Quisiera utilizar el marco conceptual gramsciano para discutir las causas que condujeron al triunfo electoral de AMLO en 2018.
Gramsci hablaba de equilibrios catastróficos o crisis orgánica. La crisis orgánica sólo es posible por efecto de la perturbación causada por un conjunto de fluctuaciones fuertes que erosionan el sistema, durante las cuales muere lo viejo sin que pueda nacer lo nuevo.
Estos son periodos en los cuales se superponen crisis de valores, institucionales, políticas, éticas, morales, etcétera, como ocurre en los periodos de transición entre dos momentos históricos.
De las causas de esas crisis, citadas en sus Cuadernos desde la cárcel, es de subrayar el fracaso de la clase dirigente en alguna causa política de envergadura, para la cual demandó el apoyo y obtuvo el consenso de las grandes masas.

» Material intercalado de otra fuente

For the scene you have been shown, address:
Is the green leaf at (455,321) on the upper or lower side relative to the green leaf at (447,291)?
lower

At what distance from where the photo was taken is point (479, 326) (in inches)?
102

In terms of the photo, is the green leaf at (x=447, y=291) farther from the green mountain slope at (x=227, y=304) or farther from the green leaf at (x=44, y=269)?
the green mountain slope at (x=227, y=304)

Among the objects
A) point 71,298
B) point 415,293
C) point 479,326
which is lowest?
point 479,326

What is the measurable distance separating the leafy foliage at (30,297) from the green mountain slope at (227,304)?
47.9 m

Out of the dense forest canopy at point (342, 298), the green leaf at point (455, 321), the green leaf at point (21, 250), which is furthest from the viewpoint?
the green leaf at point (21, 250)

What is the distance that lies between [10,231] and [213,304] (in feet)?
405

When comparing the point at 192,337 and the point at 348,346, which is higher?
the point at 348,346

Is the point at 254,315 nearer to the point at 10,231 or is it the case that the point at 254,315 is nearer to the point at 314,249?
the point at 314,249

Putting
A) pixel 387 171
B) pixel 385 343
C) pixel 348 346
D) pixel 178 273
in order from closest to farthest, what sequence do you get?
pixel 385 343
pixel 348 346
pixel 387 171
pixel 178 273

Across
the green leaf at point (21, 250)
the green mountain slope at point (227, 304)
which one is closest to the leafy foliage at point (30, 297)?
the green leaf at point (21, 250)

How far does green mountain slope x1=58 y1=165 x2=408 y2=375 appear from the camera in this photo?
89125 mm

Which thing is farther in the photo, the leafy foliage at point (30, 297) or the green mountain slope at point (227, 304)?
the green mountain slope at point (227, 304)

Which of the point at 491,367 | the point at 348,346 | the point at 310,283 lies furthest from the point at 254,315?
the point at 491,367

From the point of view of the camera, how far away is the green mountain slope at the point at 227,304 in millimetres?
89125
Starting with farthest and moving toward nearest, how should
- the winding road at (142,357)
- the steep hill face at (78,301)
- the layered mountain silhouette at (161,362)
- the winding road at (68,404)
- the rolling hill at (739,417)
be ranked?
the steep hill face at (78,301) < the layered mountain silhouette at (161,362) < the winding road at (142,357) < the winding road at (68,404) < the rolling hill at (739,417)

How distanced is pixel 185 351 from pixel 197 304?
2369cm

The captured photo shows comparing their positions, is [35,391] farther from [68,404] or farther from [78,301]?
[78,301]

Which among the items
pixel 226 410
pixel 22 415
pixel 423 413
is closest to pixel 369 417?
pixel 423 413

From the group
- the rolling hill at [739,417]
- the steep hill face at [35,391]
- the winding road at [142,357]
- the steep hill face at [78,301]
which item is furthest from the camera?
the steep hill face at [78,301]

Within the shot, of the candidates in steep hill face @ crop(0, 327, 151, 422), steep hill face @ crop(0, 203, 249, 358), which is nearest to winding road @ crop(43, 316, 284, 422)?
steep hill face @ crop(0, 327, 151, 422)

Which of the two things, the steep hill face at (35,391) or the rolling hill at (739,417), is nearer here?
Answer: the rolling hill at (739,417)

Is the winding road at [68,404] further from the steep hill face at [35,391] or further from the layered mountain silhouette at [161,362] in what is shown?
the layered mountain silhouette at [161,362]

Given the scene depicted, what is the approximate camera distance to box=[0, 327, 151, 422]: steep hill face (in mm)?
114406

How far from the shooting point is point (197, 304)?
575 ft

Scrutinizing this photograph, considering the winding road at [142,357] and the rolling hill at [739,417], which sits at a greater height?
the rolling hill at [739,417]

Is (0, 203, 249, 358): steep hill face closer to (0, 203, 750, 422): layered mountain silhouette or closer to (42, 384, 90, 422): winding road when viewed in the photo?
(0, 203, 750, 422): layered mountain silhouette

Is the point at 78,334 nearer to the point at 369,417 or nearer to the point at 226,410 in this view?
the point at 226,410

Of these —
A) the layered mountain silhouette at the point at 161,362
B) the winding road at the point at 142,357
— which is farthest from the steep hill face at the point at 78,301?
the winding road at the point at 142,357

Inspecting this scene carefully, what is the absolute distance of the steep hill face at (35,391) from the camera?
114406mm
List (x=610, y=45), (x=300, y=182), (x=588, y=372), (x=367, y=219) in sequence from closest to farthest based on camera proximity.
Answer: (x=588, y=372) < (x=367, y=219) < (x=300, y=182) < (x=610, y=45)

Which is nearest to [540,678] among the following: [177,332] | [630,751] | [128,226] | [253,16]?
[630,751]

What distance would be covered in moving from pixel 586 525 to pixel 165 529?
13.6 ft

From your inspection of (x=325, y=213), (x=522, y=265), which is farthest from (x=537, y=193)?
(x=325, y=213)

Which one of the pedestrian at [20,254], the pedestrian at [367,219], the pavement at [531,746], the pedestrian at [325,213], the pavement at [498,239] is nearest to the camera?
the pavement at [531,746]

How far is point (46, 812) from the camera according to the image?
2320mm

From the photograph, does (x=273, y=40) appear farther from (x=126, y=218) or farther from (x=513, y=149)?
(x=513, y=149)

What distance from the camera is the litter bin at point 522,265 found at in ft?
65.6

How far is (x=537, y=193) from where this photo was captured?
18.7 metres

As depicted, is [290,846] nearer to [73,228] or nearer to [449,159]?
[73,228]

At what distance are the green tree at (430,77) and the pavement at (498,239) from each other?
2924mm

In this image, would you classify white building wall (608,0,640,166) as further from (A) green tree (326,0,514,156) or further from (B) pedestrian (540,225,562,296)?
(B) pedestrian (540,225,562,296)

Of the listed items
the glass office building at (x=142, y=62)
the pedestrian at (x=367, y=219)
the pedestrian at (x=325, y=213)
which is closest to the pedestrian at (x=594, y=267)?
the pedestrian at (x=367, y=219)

Estas crisis orgánicas se resuelven a través de la fórmula gramsciana denominada revolución pasiva. En esta entrega sólo me referiré a la crisis orgánica. En una siguiente, en relación con el primer año de gobierno, discutiré acerca de la revolución pasiva de AMLO.
Si a lo largo de la historia de México algún tema ha captado la imaginación y la energía de sus habitantes, ha sido la idea de la modernización. El sueño mexicano, a diferencia del sueño americano, no es sólo una hazaña individual, sino también comunitaria. Desde las elites, en cambio, las propuestas de modernización han implicado tanto en su concepción como en su implementación algún grado de exclusión mayor o menor.
En México hemos vivido en los últimos 30 años dos modernizaciones fallidas. La primera, una modernización esencialmente económica –aunque con múltiples consecuencias políticas–, en la que se propuso un proyecto que incluiría originalmente a todos, pero que terminó excluyendo a la mayoría, incluyendo a aquellos agentes –los operadores de la coalición priísta que debieron implementar esa modernización.
La segunda, más desconcertante aún, fue la modernización política que logró la primera alternancia pacífica en el país. Era la promesa de una transformación democrática a partir de elecciones libres y limpias.
Más que actos fundadores, la transición mexicana fue, sobre todo, una mezcla de acoplamiento institucional y transformismo político. El eje autoritario de viejo régimen: presidencialismo, más partido hegemónico, más interacción entre reglas formales establecidas en la Constitución y un amplio abanico de reglas informales y facultades meta-constitucionales; se fue paulatinamente debilitando sin ser sustituido por otro arreglo de gobernabilidad.
Lo que siguió a partir de 1997 fue una consistente decadencia, en donde el centro político se desmadejó, combinada con una emancipación desordenada tanto de las entidades federativas como de segmentos de la sociedad, al tiempo que operaba la colonización de franjas del aparato estatal o del territorio nacional por un sinnúmero de poderes fácticos, incluyendo el crimen organizado. Este régimen se sostuvo a partir del uso corrupto y discrecional, depredador, de los recursos públicos.
Empero, la mayor derrota del Estado, pero también de la sociedad, ha sido la guerra contra las drogas, como demuestra dolorosamente la cauda de muertos, desaparecidos y personas afectadas en su vida por las bandas criminales y la incapacidad del propio Estado.
Así pues, en el lapso de 30 años, la sociedad mexicana ha sido agraviada desde tres ámbitos y en el proceso las élites han terminado fuertemente enfrentadas. El momento actual de equilibrio catastrófico es producto de esa triple derrota de las clases dirigentes.
Esto es lo que hereda el régimen de AMLO.